_課題_
1/ 月の音の記事を二文で要約すること。
2/ 月の音の記事のうち、「月欠ける音の聞こゆると友が言いわれは夜な夜な耳澄まし待つ」から「ここから、上田篤著「庭と日本人」(新潮新書)へとつなげたいのでした。」までの全部をそのまま書き写すこと。
3/ 月の音の記事を、最後の文のあとから書き継ぐこと。

_抽出テキスト_
▬▬▬▬▬▬
和田浦海岸

家からは海は見えませんが、波が荒いときなどは、打ち寄せる波の音がきこえます。夏は潮風と蝉の声。

月の音。

2009-03-14 | Weblog
2009年3月2日読売歌壇の小池光選。
その最初

   月欠ける音の聞こゆると友が言いわれは夜な夜な耳澄まし待つ
                仙台市 小野寺寿子
この小池光氏の選評はというと、
【評】ふしぎな友人をお持ちの人。さらに本人もまたふしぎな人。どこからこういう発想が出てくるのだろう。つくづく感心する。短歌はミステリーが似合う詩型だ。

ここから、上田篤著「庭と日本人」(新潮新書)へとつなげたいのでした。

上田氏はこう語っております。
▬▬▬▬▬▬
_データ部分_
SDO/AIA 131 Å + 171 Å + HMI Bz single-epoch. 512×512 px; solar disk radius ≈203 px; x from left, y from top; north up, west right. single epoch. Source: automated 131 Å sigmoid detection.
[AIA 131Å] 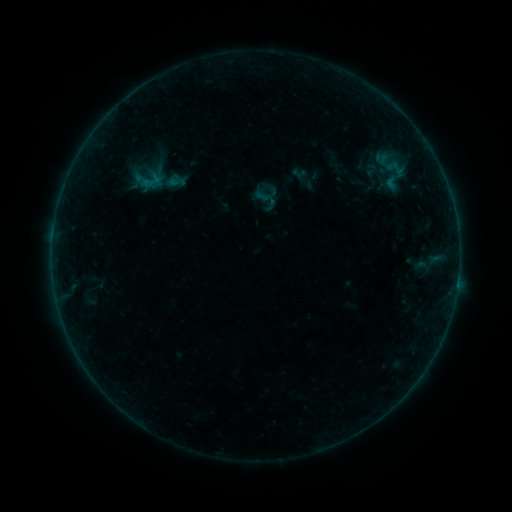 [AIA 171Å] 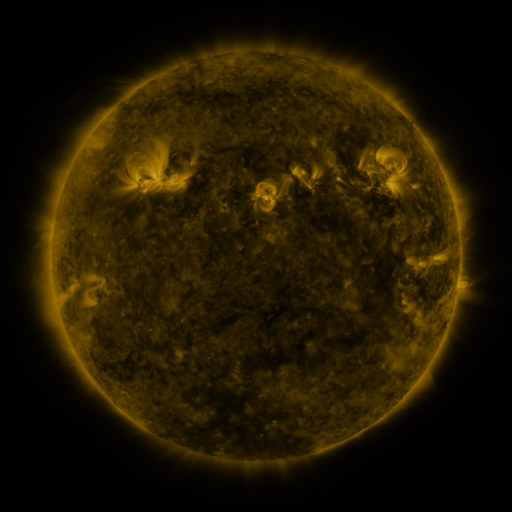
▬▬▬▬▬▬
_問題の解答_
1/ 2009年3月2日の読売歌壇で小池光が選んだ、月の欠ける音が聞こえると友が言うので夜な夜な耳を澄まして待つという仙台市の小野寺寿子の歌が紹介されている。小池氏は友人も本人もふしぎな人だと評して短歌はミステリーが似合う詩型だと述べており、筆者はそこから上田篤著「庭と日本人」へつなげたいとしている。

2/
月欠ける音の聞こゆると友が言いわれは夜な夜な耳澄まし待つ
                仙台市 小野寺寿子
この小池光氏の選評はというと、
【評】ふしぎな友人をお持ちの人。さらに本人もまたふしぎな人。どこからこういう発想が出てくるのだろう。つくづく感心する。短歌はミステリーが似合う詩型だ。

ここから、上田篤著「庭と日本人」(新潮新書)へとつなげたいのでした。

3/
「茶室をみるなら、やはり道路の露地門あるいは邸内の露地内からはじまって、外露地・内露地をめでながら、蹲(つくばい)で手をあらい口をすすいだのち茶室にあがるべきだろう。それも夕刻、月のあるときがのぞましい。」(p118)

これが、第六章「露地 月をみる」にあるのでした。
その六章の最後にこうあったのでした。

「人間に生きるエネルギーをあたえる空間は建物ではなく庭、すなわち自然だからだ。庭の木であり、草であり、花であり、苔であり、虫であり、鳥であり、わたる風であり、さしこむ日である。それらは自然であり、一休のいう虚空だ。その虚空のひとつに月がある。満月になればじっさいに月のエネルギーが、つまり月の引力が海の潮をよせてくる。名月の夜は大潮なのだ。そこで芭蕉は深川芭蕉庵で、月の庭をみてくちずさんだ。
    名月や門にさしくる潮頭(しおがしら)    」


このあと、第八章「回遊路 名所をあるく」に桂離宮が登場しております。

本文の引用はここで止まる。